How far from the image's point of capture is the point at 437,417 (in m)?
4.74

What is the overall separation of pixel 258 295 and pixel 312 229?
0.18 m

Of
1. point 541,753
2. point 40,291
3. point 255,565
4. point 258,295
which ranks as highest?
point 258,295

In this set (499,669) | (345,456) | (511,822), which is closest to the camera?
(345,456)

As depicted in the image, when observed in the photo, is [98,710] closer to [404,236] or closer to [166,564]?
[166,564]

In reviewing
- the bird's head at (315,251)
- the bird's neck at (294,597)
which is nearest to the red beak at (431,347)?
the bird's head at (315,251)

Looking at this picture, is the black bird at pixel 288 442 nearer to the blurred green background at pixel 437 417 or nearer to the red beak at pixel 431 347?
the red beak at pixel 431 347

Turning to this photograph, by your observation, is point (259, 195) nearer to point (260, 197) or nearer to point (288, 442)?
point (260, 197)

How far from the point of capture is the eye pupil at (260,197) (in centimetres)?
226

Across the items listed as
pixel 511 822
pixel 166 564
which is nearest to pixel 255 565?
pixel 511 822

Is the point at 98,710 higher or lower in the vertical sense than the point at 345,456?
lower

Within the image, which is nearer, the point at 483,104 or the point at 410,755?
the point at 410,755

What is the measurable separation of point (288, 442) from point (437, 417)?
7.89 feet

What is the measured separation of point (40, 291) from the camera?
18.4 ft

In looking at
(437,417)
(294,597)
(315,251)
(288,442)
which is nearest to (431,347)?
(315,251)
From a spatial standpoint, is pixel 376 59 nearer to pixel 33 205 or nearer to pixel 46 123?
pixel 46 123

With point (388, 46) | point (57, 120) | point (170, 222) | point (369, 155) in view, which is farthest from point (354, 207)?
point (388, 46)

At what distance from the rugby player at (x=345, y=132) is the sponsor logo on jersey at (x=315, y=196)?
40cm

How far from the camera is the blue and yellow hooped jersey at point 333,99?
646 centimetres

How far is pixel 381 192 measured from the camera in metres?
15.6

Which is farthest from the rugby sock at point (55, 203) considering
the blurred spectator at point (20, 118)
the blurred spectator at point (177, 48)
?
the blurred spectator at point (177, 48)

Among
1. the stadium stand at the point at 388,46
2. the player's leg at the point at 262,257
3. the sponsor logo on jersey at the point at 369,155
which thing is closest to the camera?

########################################

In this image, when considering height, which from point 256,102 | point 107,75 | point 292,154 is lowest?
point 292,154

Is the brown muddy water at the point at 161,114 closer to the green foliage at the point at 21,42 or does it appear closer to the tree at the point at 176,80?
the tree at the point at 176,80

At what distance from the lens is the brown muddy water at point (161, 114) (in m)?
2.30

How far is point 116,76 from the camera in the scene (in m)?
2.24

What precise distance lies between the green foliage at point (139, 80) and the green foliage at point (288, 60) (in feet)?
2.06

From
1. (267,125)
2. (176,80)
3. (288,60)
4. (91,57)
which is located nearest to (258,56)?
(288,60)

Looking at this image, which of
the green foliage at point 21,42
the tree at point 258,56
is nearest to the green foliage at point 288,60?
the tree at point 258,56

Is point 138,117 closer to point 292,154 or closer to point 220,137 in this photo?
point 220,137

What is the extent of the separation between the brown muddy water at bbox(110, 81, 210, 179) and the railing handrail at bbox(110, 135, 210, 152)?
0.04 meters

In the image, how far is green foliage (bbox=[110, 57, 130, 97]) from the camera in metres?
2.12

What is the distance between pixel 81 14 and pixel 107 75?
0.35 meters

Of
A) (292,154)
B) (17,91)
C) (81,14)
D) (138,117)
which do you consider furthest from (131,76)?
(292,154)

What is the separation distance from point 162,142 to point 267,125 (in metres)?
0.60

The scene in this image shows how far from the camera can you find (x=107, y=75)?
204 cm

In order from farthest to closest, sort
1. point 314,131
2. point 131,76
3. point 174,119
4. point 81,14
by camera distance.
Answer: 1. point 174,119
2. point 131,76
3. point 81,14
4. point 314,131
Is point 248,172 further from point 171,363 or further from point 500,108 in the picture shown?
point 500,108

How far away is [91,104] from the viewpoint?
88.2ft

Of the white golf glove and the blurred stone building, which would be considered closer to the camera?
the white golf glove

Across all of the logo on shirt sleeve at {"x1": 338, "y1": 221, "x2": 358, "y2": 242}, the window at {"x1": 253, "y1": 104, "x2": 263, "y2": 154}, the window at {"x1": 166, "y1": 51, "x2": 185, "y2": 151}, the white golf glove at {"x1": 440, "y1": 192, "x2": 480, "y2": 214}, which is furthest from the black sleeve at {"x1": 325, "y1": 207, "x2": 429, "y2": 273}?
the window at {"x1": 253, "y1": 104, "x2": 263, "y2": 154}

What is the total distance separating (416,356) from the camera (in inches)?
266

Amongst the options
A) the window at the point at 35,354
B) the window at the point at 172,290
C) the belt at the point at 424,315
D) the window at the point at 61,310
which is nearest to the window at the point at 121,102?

########################################

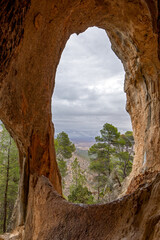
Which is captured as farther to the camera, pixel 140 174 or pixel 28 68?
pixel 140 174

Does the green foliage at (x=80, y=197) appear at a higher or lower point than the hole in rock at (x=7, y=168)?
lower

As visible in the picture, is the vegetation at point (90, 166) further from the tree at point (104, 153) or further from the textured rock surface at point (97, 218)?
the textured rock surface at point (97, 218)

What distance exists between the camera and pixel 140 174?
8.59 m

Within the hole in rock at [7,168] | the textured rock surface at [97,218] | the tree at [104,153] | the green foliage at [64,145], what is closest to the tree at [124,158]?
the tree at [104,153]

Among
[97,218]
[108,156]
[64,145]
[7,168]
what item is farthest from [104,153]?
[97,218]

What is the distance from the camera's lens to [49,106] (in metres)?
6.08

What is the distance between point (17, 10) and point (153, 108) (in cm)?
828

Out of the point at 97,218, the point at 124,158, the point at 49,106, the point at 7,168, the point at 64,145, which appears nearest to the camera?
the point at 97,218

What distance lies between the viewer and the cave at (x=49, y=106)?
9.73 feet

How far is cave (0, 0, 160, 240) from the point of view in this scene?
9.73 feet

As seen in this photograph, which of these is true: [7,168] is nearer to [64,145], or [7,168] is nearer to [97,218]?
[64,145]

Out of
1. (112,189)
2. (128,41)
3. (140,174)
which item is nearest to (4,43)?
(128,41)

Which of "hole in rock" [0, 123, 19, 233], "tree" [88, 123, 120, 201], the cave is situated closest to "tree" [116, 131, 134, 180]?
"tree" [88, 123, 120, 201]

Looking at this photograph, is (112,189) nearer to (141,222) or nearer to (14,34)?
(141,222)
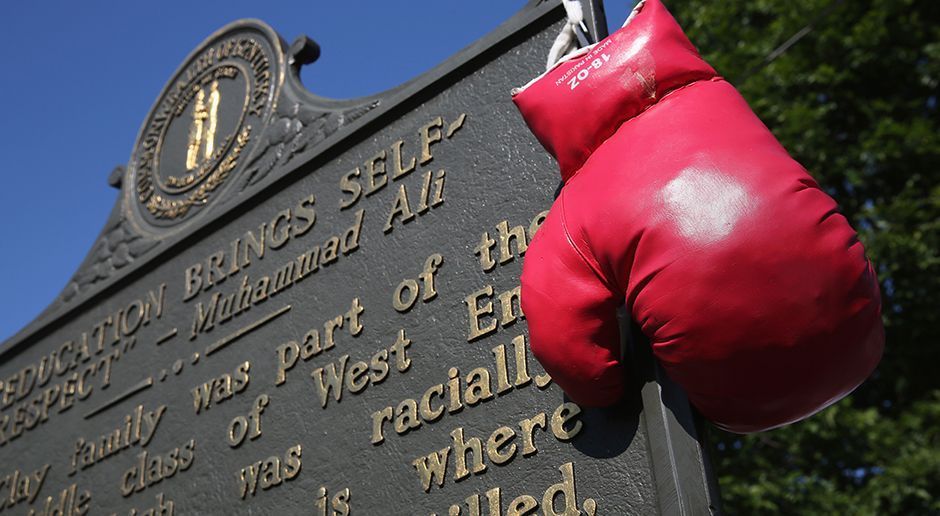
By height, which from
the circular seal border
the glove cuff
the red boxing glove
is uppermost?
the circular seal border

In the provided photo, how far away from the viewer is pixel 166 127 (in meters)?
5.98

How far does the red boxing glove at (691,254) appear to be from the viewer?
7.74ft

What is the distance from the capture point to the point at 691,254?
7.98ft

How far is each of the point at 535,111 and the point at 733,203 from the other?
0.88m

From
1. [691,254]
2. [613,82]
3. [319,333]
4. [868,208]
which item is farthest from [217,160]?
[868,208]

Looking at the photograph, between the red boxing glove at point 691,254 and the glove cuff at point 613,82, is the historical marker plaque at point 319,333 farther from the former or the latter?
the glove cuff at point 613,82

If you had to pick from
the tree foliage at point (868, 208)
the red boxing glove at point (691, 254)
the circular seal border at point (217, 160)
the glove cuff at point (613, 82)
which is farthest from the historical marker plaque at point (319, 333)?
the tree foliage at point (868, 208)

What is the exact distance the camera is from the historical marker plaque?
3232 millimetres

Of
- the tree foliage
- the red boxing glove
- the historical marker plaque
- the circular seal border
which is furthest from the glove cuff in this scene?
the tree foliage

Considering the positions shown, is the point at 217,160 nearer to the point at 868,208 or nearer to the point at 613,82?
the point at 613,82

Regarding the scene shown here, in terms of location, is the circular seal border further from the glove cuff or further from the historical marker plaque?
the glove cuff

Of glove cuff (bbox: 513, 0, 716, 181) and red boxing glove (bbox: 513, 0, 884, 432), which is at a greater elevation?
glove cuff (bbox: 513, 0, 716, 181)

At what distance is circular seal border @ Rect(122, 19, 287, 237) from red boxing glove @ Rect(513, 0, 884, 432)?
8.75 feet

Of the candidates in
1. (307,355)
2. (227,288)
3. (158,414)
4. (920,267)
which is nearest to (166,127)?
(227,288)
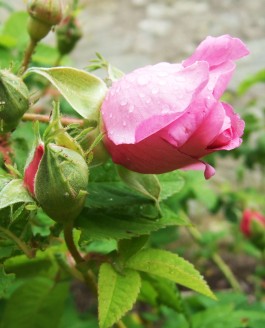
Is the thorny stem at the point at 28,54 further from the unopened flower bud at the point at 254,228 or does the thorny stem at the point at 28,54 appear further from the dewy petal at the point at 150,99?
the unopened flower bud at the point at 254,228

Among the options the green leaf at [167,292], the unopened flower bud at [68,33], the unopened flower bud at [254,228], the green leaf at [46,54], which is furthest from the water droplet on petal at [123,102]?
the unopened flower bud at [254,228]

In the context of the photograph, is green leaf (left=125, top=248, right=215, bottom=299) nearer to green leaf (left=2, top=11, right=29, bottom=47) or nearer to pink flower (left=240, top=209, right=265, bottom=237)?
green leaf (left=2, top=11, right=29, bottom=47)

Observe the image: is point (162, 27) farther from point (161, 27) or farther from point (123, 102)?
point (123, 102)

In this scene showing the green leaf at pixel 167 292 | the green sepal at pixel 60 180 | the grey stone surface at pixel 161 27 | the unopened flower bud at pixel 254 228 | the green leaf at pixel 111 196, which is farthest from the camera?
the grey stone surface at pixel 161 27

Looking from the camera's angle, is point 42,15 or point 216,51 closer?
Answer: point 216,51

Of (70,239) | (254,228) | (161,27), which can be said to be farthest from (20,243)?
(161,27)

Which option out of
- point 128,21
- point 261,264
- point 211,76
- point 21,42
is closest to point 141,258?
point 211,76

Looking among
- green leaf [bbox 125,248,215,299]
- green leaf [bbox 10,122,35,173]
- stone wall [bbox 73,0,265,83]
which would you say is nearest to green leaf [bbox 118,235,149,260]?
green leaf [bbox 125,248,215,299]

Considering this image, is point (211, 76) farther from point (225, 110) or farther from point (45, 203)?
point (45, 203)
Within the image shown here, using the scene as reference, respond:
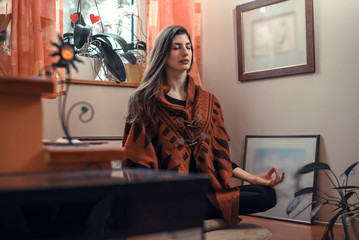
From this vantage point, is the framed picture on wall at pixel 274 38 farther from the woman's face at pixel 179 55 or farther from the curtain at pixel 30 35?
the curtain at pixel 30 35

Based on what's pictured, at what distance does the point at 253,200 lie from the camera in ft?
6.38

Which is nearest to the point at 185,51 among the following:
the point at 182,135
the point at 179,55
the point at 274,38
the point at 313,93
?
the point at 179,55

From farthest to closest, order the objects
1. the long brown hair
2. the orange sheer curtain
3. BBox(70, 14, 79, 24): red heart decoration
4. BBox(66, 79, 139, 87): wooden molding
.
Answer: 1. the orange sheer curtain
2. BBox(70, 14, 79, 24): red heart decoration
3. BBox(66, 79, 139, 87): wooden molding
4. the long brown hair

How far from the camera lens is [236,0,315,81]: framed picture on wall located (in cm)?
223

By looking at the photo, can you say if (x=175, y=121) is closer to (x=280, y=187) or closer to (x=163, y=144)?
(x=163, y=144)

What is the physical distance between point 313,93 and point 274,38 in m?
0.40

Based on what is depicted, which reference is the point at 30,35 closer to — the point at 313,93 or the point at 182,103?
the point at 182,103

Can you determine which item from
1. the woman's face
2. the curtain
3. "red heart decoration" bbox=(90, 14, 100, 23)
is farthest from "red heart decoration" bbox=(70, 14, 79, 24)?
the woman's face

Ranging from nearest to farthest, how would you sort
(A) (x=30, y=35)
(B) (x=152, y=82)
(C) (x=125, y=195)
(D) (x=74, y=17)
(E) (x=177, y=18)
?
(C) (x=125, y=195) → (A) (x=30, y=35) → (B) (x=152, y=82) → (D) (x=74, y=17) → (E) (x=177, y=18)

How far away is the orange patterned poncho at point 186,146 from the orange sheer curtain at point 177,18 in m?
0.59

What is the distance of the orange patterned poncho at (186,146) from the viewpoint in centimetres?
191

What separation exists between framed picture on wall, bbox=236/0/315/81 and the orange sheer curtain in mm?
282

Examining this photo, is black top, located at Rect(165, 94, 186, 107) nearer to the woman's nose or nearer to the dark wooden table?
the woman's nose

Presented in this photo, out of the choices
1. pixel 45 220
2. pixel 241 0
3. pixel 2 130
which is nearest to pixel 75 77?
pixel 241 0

########################################

● Directive
Copy out the records from the line containing "Looking at this image, which of" through the line containing "0.35 meters", both included, with nothing changed.

● Problem solution
Looking at this image, which of
the green foliage at point 21,42
the tree at point 258,56
is nearest to the green foliage at point 288,60?
the tree at point 258,56

Is point 138,117 closer to point 292,154 or closer to point 220,137 in this photo?
point 220,137

What is the extent of the separation between the brown muddy water at bbox(110, 81, 210, 179) and the railing handrail at bbox(110, 135, 210, 152)?
0.04 meters

In the image, how far is green foliage (bbox=[110, 57, 130, 97]) from the camera in metres?
2.12

What is the distance between pixel 81 14 and pixel 107 75?
0.35 meters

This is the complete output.